• [Texte source]
A. L’approche par les valeurs et les principes
Cette approche consiste à fonder l’action politique sur un socle de valeurs structurantes : liberté, justice, égalité, souveraineté, dignité, solidarité, humanisme. Elle repose sur une conviction forte : c’est l’orientation morale d’un projet politique qui lui donne sa légitimité historique et sa capacité à mobiliser dans la durée.
Dans cette logique, la stratégie ne peut être réduite à un simple calcul d’intérêt ou à une optimisation d’outils techniques. Elle devient une construction narrative et symbolique, fondée sur des repères stables qui guident les choix, y compris dans des contextes d’incertitude, de conflit ou de pression extérieure. L’exigence est donc double : construire une cohérence idéologique, et veiller à ce que les moyens employés n’annulent pas la finalité visée. Autrement dit, refuser le cynisme stratégique, et assumer une éthique de la transformation.
Dans la tradition islamique, cette exigence de cohérence entre moyen et finalité trouve un écho dans la pensée d’Al-Farabi, pour qui le but ultime de la politique est la réalisation du bonheur collectif (al-sa‘āda al-mushā‘a) dans une « cité vertueuse » (al-madīna al-fāḍila). Le gouvernant juste, selon lui, ne peut prétendre au pouvoir que s’il agit en vue du bien commun, et non par ambition personnelle ou par soumission à des intérêts extérieurs. De même, Ibn Khaldoun rappelle que la stabilité des États repose sur l’‘asabiyya (la cohésion sociale) mais qu’elle doit être nourrie par une cause juste et non par la seule force coercitive.
Historiquement, cette approche a été au cœur des luttes de libération. Les mouvements de décolonisation ont bâti leur légitimité sur des valeurs fortes : la souveraineté, l’émancipation, la justice sociale. Le FLN en Algérie a fondé sa stratégie sur la restitution de la dignité nationale. L’ANC en Afrique du Sud, malgré les décennies de répression, a maintenu une ligne éthique claire contre l’apartheid. Plus récemment, des mouvements panafricanistes s’appuyant sur le refus du franc CFA ou la dénonciation des logiques néocoloniales illustrent cette même dynamique.
En Tunisie, la figure de Farhat Hached incarne cette approche : syndicaliste et patriote, il a articulé lutte sociale et indépendance nationale autour de principes non négociables. Sa vision n’était pas technocratique, mais profondément éthique : refuser l’exploitation, affirmer la souveraineté, construire la justice.
Dans le cadre d’INTILAQ 2050, cette approche nous impose une rigueur particulière : nos choix techniques qu’ils concernent la fiscalité, l’agriculture, l’énergie ou l’éducation doivent toujours refléter notre échelle de valeurs. Il n’est pas admissible, par exemple, de parler de souveraineté énergétique tout en maintenant une dépendance systémique à des acteurs extérieurs sans transparence ni contrepartie. De même, toute politique agricole qui aggraverait la dépendance alimentaire ou marginaliserait les petits producteurs serait incompatible avec notre principe fondamental : mettre l’humain d’abord.

• [Exercice proposé 1] Selon le texte sur l'approche par les valeurs, pourquoi une politique agricole qui aggraverait la dépendance alimentaire ou marginaliserait les petits producteurs serait-elle exclue dans le cadre d'INTILAQ 2050 ? Répondez en une à trois phrases.
• [Exercice proposé 2] Recopiez, s'il vous plaît, le passage du texte sur l'approche par les valeurs qui commence par les mots « Dans la tradition » et s'achève sur « seule force coercitive. ».
• [Exercice proposé 3] Poursuivez le texte sur l'approche par les valeurs à la suite de sa dernière phrase.

Extraits d'un jeu de données de raisonnement spatial
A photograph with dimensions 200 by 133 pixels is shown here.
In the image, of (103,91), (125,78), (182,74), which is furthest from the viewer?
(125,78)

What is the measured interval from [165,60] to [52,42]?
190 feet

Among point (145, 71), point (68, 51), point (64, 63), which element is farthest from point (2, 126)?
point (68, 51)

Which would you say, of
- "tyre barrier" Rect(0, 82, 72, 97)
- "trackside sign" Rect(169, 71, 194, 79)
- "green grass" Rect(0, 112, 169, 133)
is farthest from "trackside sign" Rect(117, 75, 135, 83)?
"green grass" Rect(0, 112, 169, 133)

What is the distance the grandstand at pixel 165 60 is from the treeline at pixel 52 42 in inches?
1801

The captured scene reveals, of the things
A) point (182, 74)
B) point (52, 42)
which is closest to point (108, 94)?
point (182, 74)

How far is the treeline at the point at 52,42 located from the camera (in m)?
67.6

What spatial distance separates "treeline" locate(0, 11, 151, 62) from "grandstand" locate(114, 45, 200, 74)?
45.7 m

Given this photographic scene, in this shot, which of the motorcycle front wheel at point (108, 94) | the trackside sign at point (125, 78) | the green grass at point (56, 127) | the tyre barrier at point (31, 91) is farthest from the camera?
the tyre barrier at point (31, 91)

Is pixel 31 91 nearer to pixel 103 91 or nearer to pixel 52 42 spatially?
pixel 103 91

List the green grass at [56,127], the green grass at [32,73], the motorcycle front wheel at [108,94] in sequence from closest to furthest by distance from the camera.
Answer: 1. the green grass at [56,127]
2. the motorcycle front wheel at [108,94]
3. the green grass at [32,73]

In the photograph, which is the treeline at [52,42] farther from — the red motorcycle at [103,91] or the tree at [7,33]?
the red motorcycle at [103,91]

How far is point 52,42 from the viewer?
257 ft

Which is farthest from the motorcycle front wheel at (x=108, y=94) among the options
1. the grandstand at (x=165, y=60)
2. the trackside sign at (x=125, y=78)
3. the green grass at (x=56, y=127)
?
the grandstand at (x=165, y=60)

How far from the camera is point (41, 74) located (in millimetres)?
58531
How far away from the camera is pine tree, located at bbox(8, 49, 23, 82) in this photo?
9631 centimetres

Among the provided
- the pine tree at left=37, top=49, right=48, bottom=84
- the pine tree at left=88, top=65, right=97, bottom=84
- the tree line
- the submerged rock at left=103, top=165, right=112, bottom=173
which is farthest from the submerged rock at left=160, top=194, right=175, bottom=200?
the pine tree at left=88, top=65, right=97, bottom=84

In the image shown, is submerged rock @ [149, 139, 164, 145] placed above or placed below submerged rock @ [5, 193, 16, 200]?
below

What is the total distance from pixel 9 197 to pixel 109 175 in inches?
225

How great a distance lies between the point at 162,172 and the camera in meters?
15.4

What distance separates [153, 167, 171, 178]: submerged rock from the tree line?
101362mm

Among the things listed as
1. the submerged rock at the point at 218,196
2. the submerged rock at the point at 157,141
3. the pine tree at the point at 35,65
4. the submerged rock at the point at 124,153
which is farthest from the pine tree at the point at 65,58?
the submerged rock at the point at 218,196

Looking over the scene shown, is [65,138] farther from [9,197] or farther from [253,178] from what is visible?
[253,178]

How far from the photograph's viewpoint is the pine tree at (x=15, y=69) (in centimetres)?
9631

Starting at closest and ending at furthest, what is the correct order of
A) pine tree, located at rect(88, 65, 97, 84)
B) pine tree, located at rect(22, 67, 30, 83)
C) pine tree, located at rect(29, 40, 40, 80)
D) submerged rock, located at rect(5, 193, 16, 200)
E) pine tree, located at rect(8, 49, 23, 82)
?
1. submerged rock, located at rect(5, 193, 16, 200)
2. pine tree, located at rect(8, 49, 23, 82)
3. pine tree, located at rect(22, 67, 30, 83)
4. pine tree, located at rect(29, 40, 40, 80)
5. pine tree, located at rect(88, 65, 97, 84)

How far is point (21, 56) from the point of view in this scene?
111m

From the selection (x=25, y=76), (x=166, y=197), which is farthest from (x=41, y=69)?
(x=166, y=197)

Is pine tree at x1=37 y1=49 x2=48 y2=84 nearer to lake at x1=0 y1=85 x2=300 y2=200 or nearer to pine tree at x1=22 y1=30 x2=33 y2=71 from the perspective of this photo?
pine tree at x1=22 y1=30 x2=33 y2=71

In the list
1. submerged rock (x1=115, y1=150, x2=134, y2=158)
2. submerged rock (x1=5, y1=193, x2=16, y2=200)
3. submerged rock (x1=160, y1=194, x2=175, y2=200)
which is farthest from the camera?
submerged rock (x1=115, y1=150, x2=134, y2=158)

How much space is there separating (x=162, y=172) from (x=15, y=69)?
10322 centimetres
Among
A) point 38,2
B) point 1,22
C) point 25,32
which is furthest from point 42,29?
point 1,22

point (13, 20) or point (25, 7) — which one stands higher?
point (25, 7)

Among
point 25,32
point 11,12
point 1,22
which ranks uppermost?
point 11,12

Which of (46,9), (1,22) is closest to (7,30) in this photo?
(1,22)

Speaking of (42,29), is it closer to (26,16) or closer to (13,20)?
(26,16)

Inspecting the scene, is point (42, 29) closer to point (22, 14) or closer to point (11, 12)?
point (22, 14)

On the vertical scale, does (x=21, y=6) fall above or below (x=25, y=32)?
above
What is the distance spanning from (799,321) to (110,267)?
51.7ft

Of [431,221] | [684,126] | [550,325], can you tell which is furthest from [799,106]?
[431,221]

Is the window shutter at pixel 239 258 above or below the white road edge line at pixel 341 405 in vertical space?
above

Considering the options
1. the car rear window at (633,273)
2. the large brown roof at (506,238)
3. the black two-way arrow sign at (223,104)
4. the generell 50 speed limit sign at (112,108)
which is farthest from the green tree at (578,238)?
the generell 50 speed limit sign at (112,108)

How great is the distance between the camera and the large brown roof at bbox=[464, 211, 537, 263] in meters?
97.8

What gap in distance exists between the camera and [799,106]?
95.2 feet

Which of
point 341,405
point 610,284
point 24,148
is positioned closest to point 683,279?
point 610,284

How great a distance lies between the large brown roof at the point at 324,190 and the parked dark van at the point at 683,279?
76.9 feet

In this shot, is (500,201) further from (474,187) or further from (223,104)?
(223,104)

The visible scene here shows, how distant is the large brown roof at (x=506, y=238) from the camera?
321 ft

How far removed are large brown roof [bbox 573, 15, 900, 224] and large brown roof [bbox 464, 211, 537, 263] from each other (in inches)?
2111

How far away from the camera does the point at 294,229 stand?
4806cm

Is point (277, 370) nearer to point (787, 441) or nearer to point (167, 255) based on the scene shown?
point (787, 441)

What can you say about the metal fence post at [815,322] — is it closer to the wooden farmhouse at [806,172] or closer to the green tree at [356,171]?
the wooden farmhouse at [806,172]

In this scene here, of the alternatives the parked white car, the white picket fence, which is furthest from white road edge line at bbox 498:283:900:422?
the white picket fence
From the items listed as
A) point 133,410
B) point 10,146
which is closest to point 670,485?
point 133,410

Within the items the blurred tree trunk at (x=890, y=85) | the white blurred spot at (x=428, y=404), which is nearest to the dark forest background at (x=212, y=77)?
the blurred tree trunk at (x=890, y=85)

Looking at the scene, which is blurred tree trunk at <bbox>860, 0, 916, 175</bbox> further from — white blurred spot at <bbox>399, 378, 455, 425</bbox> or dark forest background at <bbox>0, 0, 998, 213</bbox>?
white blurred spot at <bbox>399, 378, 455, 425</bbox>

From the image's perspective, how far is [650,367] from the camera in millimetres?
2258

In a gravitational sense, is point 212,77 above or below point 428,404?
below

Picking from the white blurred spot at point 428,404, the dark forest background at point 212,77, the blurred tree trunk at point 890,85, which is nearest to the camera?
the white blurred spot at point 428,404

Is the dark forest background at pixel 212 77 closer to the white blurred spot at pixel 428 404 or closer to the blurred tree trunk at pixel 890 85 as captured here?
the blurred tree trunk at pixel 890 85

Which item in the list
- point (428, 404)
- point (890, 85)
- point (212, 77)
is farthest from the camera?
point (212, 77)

• [Réponse 1] Une telle politique serait incompatible avec le principe fondamental du projet : « mettre l'humain d'abord ». Dans le cadre d'INTILAQ 2050, les choix techniques, y compris en agriculture, doivent toujours refléter l'échelle de valeurs affirmée.

• [Réponse 2]
Dans la tradition islamique, cette exigence de cohérence entre moyen et finalité trouve un écho dans la pensée d’Al-Farabi, pour qui le but ultime de la politique est la réalisation du bonheur collectif (al-sa‘āda al-mushā‘a) dans une « cité vertueuse » (al-madīna al-fāḍila). Le gouvernant juste, selon lui, ne peut prétendre au pouvoir que s’il agit en vue du bien commun, et non par ambition personnelle ou par soumission à des intérêts extérieurs. De même, Ibn Khaldoun rappelle que la stabilité des États repose sur l’‘asabiyya (la cohésion sociale) mais qu’elle doit être nourrie par une cause juste et non par la seule force coercitive.

• [Réponse 3]
Adopter cette stratégie, ce n’est pas idéaliser. C’est assumer un niveau d’exigence stratégique supérieur, où la cohérence entre valeurs, actions et objectifs devient un facteur de puissance. C’est ce qui distingue les projets durables des slogans vides. Car ce qui donne de la force à un mouvement politique, ce n’est pas seulement son programme : c’est la clarté de ses repères et la sincérité de son engagement.
B. L’approche programmatique et technocratique
Cette démarche repose sur la construction de solutions concrètes à des problèmes identifiés : chômage, précarité, transition écologique, fracture éducative, déséquilibres macroéconomiques… Elle s’appuie sur des données quantitatives, des modélisations, des tableaux de bord de performance, des scénarios prospectifs. Elle cherche à incarner une compétence technique au service de l’État, souvent présentée comme un gage de sérieux et de crédibilité, notamment auprès des bailleurs de fonds et des investisseurs étrangers.
C’est l’approche privilégiée par les gouvernements dits « technocratiques », qui prétendent dépasser les clivages idéologiques pour « faire tourner la machine ». L’accent est mis sur la « bonne gouvernance », la « rationalité économique », et la mise en œuvre de réformes dites structurelles dont le contenu, en réalité, reste fortement idéologique, même s’il se pare de neutralité scientifique.
Elle séduit les élites réformistes, centristes ou issues du monde de l’expertise consultants, économistes, hauts fonctionnaires qui voient dans la technocratie une voie de modernisation apaisée. Cette approche a façonné les politiques publiques de nombreux pays du Sud, en particulier après les années 1980, avec les programmes d’ajustement structurel imposés par le FMI et la Banque mondiale, centrés sur la réduction des dépenses sociales, la libéralisation économique, et la privatisation des services publics.
Mais ces logiques technocratiques, présentées comme « rationnelles », ont souvent échoué à produire un développement endogène ou durable. En réalité, elles traduisent une incapacité à penser les transformations sociales dans leur profondeur historique et culturelle. En l’absence de projet de société assumé, elles conduisent à des politiques déconnectées du vécu populaire, imposées « d’en haut », et privées de légitimité démocratique.
Prenons l’exemple de la Tunisie : les Plans nationaux de développement, rédigés avec le soutien de cabinets internationaux ou d’experts mandatés par des bailleurs, regorgent de « recommandations » souvent génériques, interchangeables, et recyclées d’un pays à l’autre sans que soit posée une seule fois la question centrale : à quoi voulons-nous que la Tunisie ressemble dans vingt ans ? Quelle agriculture voulons-nous ? Quelle souveraineté alimentaire ? Quelle justice territoriale ? En l’absence de réponse politique à ces questions, l’ingénierie technocratique tourne à vide, reproduit les inégalités, ou les aggrave sous couvert d’efficience.
Le sociologue James Ferguson a bien montré, dans ses travaux sur le « développement dépolitisé » en Afrique, que les dispositifs technocratiques servent souvent à évacuer les vrais enjeux politiques et sociaux. On réforme sans débattre, on modernise sans écouter, on gère sans transformer.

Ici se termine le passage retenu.